The most common configuration for PDFMaker in Acrobat 6.0 is to run from the menu bar of Word as in Figure 11 (if Adobe PDF is not on the menu bar, see the system administrator). There is also a configuration tool that allows the user to change numerous settings for PDF conversions. This step describes which options must be set for converting redacted Word documents, and these options must be verified for each document conversion.
Select Adobe PDF->Change Conversion Settings from the menu bar as in Figure 12. This opens the Acrobat PDFMaker dialog shown in Figure 13. There are four tabs labeled Settings, Security, Word, and Bookmarks.

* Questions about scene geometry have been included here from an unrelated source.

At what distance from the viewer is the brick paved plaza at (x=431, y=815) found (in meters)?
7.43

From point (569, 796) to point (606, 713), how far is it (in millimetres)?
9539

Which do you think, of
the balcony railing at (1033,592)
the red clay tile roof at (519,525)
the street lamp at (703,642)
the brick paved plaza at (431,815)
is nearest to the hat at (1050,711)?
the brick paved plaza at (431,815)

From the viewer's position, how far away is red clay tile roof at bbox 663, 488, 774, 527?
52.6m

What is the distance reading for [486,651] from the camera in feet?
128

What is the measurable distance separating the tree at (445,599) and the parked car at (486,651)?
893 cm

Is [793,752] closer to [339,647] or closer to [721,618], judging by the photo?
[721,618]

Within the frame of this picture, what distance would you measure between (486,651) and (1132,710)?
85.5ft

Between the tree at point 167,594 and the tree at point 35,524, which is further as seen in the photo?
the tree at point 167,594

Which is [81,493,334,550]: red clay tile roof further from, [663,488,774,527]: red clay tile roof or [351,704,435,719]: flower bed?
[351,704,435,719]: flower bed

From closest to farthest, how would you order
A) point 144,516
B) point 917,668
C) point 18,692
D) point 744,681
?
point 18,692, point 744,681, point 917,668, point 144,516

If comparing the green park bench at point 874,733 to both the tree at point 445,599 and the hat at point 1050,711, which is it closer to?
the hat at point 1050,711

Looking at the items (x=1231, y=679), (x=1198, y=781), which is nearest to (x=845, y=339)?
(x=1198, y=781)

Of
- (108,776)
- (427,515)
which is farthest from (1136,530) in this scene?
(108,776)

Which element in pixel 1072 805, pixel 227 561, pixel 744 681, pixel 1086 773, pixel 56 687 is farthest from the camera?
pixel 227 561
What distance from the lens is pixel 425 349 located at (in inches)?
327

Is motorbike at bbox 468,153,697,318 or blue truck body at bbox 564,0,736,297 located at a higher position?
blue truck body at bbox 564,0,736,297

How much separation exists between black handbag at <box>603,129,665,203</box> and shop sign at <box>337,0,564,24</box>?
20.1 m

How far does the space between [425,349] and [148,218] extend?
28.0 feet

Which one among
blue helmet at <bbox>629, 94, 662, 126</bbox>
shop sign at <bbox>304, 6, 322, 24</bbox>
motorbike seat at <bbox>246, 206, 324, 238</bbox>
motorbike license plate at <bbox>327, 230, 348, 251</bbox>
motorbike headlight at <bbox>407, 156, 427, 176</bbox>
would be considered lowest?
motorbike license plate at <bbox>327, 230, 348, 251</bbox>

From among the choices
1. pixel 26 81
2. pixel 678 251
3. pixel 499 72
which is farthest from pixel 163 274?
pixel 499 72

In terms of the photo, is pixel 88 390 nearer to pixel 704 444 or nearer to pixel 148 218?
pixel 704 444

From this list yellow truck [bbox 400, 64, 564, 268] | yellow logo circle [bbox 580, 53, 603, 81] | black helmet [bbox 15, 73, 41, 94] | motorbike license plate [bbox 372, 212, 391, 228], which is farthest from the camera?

On the Settings tab, ensure that Convert Document Information and Attach Source File to Adobe PDF are both unchecked as shown in Figure 13. On the Word Tab, shown in the close-up in Figure 14, uncheck Convert Comments to Notes and hit OK.
Convert the document to PDF by selecting Adobe PDF ->Convert to Adobe PDF from the menu bar.
Lastly, review the output PDF for formatting issues and omissions.
References and Further Reading
- How to minimize metadata in Office documents – Microsoft, January 28, 2005, available at support.microsoft.com.
- Avoiding Information Compromise When Using Microsoft Word and Adobe Acrobat PDF – NSIRC- Advisory
- Metadata – Are you Protected? – Donna Payne, Payne Consulting Group, Law Technology News, August 2004. Discussion of PDF issues.